DATA FOR THIS EXERCISE:
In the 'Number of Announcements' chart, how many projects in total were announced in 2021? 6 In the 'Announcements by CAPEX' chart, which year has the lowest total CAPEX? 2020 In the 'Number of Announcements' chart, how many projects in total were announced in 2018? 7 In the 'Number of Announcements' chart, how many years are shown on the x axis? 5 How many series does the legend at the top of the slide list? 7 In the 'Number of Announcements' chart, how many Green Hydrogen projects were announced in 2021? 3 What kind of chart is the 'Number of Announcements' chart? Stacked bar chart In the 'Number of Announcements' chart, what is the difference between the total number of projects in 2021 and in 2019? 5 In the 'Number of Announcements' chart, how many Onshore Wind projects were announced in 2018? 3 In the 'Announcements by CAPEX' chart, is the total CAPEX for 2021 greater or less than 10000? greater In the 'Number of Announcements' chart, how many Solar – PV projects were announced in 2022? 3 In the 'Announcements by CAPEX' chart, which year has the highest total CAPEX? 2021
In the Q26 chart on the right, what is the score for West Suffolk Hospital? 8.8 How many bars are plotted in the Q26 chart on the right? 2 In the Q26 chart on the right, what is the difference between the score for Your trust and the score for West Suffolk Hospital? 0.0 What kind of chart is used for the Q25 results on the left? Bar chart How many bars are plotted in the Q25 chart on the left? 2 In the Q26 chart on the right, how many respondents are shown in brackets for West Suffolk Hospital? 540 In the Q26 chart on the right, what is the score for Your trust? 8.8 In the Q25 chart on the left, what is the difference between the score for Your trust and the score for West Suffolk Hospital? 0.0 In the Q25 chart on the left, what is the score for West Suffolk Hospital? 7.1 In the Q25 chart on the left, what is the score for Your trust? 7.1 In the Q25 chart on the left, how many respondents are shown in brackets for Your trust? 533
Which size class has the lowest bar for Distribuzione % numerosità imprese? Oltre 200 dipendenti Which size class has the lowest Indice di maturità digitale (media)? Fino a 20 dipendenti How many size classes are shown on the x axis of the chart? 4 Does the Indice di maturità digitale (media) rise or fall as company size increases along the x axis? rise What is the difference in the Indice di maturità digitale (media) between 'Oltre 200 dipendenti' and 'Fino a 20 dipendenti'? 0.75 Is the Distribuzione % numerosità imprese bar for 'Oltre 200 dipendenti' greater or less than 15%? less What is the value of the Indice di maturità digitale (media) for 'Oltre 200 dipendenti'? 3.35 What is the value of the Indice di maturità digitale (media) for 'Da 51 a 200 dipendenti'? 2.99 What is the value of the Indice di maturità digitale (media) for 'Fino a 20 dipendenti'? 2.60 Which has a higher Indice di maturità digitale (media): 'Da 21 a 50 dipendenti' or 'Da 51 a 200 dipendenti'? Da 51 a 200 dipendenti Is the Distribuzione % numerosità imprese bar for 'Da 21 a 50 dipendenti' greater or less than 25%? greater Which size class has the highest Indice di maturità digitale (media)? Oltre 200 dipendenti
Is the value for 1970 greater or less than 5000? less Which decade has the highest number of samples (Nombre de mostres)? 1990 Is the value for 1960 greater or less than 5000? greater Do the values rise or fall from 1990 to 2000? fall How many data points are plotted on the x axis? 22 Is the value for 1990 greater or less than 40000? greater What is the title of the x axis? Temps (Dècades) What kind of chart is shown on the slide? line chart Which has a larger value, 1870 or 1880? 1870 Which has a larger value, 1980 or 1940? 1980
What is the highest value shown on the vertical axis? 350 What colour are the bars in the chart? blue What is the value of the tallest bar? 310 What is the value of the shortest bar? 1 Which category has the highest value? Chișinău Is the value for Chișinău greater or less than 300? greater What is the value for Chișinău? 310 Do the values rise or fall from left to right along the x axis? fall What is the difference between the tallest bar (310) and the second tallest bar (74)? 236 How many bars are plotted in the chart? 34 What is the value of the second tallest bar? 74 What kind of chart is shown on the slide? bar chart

WHAT THE EXERCISE ASKS:
Copy out each line of the listing above that contains the word "larger", treating uppercase and lowercase as different.

RESPONSE TO THIS TASK:
Is the value for 1970 greater or less than 5000? less Which decade has the highest number of samples (Nombre de mostres)? 1990 Is the value for 1960 greater or less than 5000? greater Do the values rise or fall from 1990 to 2000? fall How many data points are plotted on the x axis? 22 Is the value for 1990 greater or less than 40000? greater What is the title of the x axis? Temps (Dècades) What kind of chart is shown on the slide? line chart Which has a larger value, 1870 or 1880? 1870 Which has a larger value, 1980 or 1940? 1980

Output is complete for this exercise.